LEGO Batman: Legacy of the Dark Knight is TT Games' best work in a decade and one of the most cohesive licensed action-adventures in recent memory. The combat finally has bite. Gotham finally feels like a place. The multi-era costume and voice system is the single cleverest piece of fan service in any superhero game this generation, and the campaign has the tonal range to land both the slapstick and the sincerity. It stumbles around open-world icon noise and on a handful of boss fights, and a known PS5 traversal-camera glitch is waiting on a day-one patch, but none of that meaningfully dents the central thesis: this is the LEGO Batman game every era of bat-fans has been quietly waiting eighteen years for, and TT Games has not just delivered it - they've made it the studio's best release of the modern era.

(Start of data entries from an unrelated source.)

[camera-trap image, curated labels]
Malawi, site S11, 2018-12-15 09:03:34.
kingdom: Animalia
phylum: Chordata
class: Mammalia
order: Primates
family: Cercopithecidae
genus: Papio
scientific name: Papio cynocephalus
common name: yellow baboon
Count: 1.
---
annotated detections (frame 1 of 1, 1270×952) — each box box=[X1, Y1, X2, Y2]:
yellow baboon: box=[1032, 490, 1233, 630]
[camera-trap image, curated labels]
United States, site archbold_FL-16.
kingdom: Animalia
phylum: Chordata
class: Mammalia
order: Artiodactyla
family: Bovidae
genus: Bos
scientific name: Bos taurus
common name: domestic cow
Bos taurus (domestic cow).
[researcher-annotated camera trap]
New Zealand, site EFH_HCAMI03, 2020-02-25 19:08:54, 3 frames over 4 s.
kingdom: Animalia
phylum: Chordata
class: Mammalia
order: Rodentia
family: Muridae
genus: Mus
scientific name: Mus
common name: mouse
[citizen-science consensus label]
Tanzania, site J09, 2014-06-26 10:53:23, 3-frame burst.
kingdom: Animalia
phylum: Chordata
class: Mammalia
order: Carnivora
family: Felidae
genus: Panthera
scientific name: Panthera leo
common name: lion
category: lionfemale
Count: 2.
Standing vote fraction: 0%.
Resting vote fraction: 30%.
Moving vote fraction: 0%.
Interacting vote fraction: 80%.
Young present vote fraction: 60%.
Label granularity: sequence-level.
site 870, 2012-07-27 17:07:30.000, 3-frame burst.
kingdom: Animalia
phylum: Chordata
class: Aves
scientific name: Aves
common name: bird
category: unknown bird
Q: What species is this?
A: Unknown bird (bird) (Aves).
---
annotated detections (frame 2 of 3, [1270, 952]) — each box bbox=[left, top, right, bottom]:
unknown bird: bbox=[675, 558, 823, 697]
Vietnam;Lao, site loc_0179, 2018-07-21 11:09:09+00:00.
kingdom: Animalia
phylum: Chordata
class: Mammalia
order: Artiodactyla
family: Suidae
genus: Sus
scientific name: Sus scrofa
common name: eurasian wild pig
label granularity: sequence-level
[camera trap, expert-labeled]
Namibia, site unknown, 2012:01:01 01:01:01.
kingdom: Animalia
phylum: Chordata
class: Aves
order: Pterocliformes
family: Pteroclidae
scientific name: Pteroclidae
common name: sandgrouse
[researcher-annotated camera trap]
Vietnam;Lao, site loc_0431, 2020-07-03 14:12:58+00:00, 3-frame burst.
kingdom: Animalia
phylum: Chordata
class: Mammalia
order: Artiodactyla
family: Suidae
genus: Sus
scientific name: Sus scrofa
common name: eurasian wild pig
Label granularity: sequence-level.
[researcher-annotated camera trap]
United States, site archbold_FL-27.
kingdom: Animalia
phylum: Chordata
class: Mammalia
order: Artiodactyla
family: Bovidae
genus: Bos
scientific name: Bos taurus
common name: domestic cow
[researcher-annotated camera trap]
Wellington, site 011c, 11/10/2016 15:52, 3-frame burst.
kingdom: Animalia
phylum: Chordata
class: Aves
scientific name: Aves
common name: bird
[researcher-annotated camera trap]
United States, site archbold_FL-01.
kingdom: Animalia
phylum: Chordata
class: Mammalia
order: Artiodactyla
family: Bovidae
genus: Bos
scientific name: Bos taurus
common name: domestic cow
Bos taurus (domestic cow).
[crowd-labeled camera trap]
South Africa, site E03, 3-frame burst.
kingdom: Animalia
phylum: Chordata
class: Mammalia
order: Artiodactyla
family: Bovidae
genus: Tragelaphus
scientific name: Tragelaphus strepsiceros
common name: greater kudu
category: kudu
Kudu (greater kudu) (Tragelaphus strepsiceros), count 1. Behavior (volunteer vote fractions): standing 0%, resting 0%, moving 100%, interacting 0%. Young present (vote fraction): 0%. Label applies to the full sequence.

If you have ever owned a LEGO game, ever read a Batman comic, or ever held a controller through one of the Arkham titles, this is, without much hesitation, an essential 2026 purchase.

LEGO Batman: Legacy of the Dark Knight launches May 22, 2026 on PlayStation 5, Xbox Series X|S, and PC (Steam and Epic Games Store) at $59.99 standard / $79.99 Deluxe. A Nintendo Switch 2 version is confirmed for later in 2026. Reviewed on PS5 and PC with code provided by Warner Bros. Games. Approximately 35 hours of play across main campaign, all side stories, and 80% open-world completion.